▶ **Fragmento proporcionado**:
------------

Para poder sobrevivir, para orientarse valorando entre las presiones factoriales, para ejecutar actos de comportamiento, cierta cantidad de esfuerzo-tensión patotrópico es indispensable, normal y continua: éste es el patior necesario, inevitable. Y tan inmanente en el vivir que subjetivamente ni siquiera nos oponemos a ello. Pero no pocas veces la vida nos parece un experimento demasiado oneroso, y el precio que pagamos por este espectáculo, demasiado alto. El sentir subjetivo del patior evitable e inútil nos viene cuando su esfuerzo-tensión es desproporcionado al acto conseguido y el gasto de patergias se inutiliza sea por nuestro propio error en la valoración, sea por la presión desmesurada de uno de los factores y especialmente por el factor Cs. Nuestro propio fracaso y la frustración que los demás nos causan nos parecen siempre como sufrimiento innecesario, y la mayoría de las veces incluso inmerecido.

En la vida humana el factor exógeno social, "los demás", es la fuente más abundante y azarosa del sufrimiento innecesario del ser humano. Gran parte de sus influencias se vuelve fácilmente negativa. Podríamos, es verdad, hablar aquí también de algunas influencias negativas del factor cósmico (Ce) que a veces parecen subjetivamente evitables, pero si analizamos más detenidamente su evitabilidad, encontraremos en su fondo siempre algún error nuestro. Fuera de ello, las presiones exageradas o insuficientes del factor Ce, que tienen la virtud de aumentar el sufrimiento, parecen casi siempre inevitables: un terremoto o un bacilo, una inundación que nos sorprende en pleno sueño y todos los demás hechos que caben en el complicado capítulo de la mala suerte en los que conocidas o desconocidas fuerzas cósmicas juegan a sus estadísticas implacables. Frente a tales riesgos de la vida las palabras frustración y evitabilidad no entran en el juego; sólo es importante la medida de la aceptación-soportación-resistencia al patior aumentado.

En cambio, el sector social y sus riesgos están llenos de la evitabilidad. La mera coexistencia, la inevitable obligación humana de vivir con los demás, abunda en presiones que pueden ser graduadas en nuestro favor, disminuyendo nuestro patior innecesario. El código de la madre, el moral, el penal pueden ser más o menos justos o injustos con nosotros y todos los hombres pueden repartir sus sonrisas o sus puñaladas al revés de lo que. subjetivamente creemos merecido. La gama de tales perspectivas será señalada, en el sufrimiento aumentado, por la rica variedad de nuestras emociones negativas, encabezadas por el miedo, la ira, el odio y la angustia. El aumento de tal costo de sobrevivir a pesar de todo, será puesto en la lista de nuestras distonías, nuestras penas y disgustos después de haberse perdido la evitabilidad esperada. Por los signos del tonus afectivo-reactivo, por la timia de repercusión después de cada acto consumatorio que atañe a todo el organismo, sabremos en cada momento lo que nos ha costado en la moneda de patergias un acto de supervivencia autoafirmativa o autonegativa entre estas circunstancias. Y aunque este costo no sea expresado en números triviales —más abstractos aquí que en ninguna otra ocasión—, sabremos exactamente el precio del esfuerzo-tensión que hemos pagado para sobrevivir bien o mal: nuestra pena o alegría, nuestra satisfacción o insatisfacción, euforia o disforia no serán ni mayores ni menores que la inversión patotrópica hecha en la operación del acto. Lo mismo ocurrirá con la célula individual, y con cualquier organismo animal.

------------

▶ **Información proporcionada**:
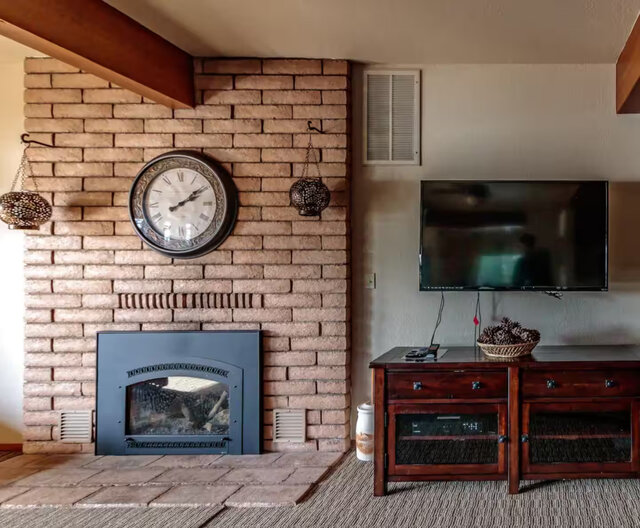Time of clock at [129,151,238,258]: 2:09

------------

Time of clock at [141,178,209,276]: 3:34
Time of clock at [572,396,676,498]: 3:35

------------

▶ **Instrucciones de la tarea**: Explique, en una a tres oraciones, por qué el fragmento proporcionado afirma que el sector social y sus riesgos están llenos de evitabilidad. Utilice exclusivamente el fragmento proporcionado como fuente.

▶ **Resultado de la tarea**: Porque la mera coexistencia, la obligación humana inevitable de vivir con los demás, abunda en presiones que pueden graduarse en nuestro favor y disminuir así nuestro patior innecesario. Además, el código de la madre, el moral y el penal pueden ser más o menos justos o injustos con nosotros, y los hombres pueden repartir sus sonrisas o sus puñaladas al revés de lo que subjetivamente creemos merecido.